If both your pH and alkalinity levels are low, just adding alkalinity will increase both, but make sure to adjust the pH if the alkalinity doesn’t bring it up to the desired level. If both your pH and alkalinity levels are high, use pH decreaser to bring it down back to the right level.
These two chemicals are extremely important in maintaining a balanced water chemistry in your hot tub. It’s important to keep a close eye on these levels by testing it frequently because the pH and alkalinity levels in a hot tub have a tendency to fluctuate a lot.
Calcium hardness (also referred to as total hardness) is a measure of the amount of dissolved calcium and magnesium in the hot tub water. The basic recommended range in a hot tub is between 200 and 400 parts per million. However, this can vary depending on the situation and several factors. For instance, the range can either go up or down depending on your hot tub’s finish. The chemicals you’re using to treat your hot tub water will also affect the calcium hardness level.
Another factor in determining hardness levels is water temperature. The colder the water, the more calcium is needed. Several problems may arise if your calcium hardness levels are too low or too high.
If your hot tub’s hardness level is low, you can experience plaster etching, equipment, jet and plumbing corrosion. If your total hardness is too high, the hot tub water may not be able to hold all the minerals, and calcium can fall out of solution, causing scale buildup and cloudy water.

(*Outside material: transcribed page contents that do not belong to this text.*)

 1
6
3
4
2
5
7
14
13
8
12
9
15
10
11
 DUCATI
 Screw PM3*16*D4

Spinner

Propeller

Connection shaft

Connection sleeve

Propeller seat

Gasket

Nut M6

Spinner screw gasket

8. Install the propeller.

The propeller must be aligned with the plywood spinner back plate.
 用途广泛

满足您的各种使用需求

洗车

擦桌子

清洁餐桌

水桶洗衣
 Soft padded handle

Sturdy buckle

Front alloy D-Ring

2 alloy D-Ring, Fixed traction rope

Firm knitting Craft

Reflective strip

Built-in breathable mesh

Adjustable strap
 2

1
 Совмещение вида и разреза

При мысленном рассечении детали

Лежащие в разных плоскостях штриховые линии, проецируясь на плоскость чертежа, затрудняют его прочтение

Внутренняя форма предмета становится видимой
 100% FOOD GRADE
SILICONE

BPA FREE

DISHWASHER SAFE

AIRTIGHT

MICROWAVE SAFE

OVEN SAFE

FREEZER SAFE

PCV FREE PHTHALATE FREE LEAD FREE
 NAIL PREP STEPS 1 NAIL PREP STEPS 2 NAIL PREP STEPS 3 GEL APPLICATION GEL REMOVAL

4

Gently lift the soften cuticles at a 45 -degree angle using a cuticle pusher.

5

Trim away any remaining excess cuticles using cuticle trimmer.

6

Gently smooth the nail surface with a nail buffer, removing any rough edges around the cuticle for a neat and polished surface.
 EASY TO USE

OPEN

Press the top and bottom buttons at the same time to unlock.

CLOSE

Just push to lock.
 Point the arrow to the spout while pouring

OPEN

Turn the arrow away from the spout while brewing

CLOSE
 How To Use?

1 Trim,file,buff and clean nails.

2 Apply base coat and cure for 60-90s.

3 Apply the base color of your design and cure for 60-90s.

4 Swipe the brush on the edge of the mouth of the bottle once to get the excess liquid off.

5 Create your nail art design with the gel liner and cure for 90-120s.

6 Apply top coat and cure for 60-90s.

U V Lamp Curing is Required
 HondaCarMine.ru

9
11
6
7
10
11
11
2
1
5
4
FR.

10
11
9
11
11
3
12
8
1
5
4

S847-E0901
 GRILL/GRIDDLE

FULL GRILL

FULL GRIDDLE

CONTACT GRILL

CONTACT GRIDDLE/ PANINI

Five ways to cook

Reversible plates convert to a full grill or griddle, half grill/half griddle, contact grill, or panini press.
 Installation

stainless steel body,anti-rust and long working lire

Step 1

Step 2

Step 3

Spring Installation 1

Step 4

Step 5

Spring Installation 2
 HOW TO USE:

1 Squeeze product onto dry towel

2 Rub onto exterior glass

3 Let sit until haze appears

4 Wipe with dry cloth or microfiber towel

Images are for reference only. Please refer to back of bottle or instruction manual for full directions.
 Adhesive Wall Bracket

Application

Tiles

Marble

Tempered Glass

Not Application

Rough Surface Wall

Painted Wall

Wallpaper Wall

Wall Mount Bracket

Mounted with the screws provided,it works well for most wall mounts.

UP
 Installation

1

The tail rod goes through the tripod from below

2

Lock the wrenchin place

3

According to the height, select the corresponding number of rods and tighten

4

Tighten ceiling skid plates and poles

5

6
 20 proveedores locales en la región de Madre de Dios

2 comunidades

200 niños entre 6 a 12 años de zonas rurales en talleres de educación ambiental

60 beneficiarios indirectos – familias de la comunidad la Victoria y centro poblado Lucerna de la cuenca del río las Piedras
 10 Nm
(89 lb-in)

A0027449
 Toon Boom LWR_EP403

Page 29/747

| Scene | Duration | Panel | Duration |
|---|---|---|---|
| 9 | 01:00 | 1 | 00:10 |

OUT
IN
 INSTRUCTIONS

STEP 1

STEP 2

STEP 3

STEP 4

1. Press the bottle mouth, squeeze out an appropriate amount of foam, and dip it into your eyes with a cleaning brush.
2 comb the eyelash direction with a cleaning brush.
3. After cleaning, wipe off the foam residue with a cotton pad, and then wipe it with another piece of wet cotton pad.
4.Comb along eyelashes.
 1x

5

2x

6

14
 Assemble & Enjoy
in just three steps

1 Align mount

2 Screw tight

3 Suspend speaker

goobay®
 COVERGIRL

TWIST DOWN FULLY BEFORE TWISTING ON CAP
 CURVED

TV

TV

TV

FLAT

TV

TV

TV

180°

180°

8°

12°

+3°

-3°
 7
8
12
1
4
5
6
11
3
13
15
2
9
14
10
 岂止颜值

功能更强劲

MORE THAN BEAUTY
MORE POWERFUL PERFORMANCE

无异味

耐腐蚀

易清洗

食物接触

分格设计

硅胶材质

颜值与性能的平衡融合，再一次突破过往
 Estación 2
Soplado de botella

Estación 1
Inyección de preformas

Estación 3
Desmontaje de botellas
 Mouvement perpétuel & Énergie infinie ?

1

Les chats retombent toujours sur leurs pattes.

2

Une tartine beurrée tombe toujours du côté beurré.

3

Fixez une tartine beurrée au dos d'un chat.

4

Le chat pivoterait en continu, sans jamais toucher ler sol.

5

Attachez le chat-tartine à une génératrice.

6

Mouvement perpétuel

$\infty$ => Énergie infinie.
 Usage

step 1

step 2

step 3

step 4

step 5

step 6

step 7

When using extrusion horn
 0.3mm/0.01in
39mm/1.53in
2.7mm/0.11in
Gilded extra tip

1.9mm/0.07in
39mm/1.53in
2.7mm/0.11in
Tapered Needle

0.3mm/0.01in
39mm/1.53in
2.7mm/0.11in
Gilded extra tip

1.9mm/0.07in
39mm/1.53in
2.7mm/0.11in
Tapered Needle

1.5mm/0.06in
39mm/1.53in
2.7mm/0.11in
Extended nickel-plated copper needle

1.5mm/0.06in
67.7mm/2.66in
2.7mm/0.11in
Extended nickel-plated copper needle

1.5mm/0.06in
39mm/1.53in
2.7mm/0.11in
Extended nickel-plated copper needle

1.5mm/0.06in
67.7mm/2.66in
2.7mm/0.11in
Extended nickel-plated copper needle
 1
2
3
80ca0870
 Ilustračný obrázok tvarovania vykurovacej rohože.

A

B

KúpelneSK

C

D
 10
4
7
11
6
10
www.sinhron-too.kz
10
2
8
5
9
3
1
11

Experts recommend that you test for total hardness at least once a month. It’s rather pretty easy and you can do this using test strips and kits which you can buy from your local pool supplies store. Doing so will protect your hot tub and prevent unnecessary expenses for repairs down the road.
Tips for Safe Hot Tub Chemical Handling
Just like any other chemical, hot tub chemicals need to be handled with care since improper handling and use of these chemicals can lead to injuries and other health hazards. Here are some important tips and considerations to keep in mind when dealing with hot tub chemicals.
- Although hot tub chemicals are generally safe and approved for use by the public, you should still consider wearing some form of protective clothing like gloves and protective eyewear to protect against splashes and a mask to protect against fumes. These needn’t be special or expensive. You can use any regular kitchen rubber gloves and a handkerchief wrapped around your nose and mouth when using these chemicals.
- Be sure to read the label on the box or bottle before using any type of hot tub chemicals and follow the instructions carefully.
- Never mix hot tub chemicals unless instructed to do so by the manufacturer or a hot tub technician.
- Be careful of using powdered hot tub chemicals when there is a strong wind blowing.
- Wash your hands thoroughly after using hot tub chemicals.
- Store hot tub chemicals in recommended storage areas, away from heat and moisture and keep them out of reach of children and animals.
Globo Surf Overview
Keeping your hot tub water balanced is one way of ensuring that it’s safe and always ready for use. As can be seen above, this really isn’t that difficult, and the more often you do it, the easier it becomes. In order to properly balance your hot tub’s water, you’ll need to have at least some basic knowledge about hot tub chemicals and hot tub chemistry. By applying such knowledge, you can now go ahead and enjoy soaking in your hot tub without having to worry about any dangers or health hazards that are usually caused by unsanitary and unbalanced hot tub water.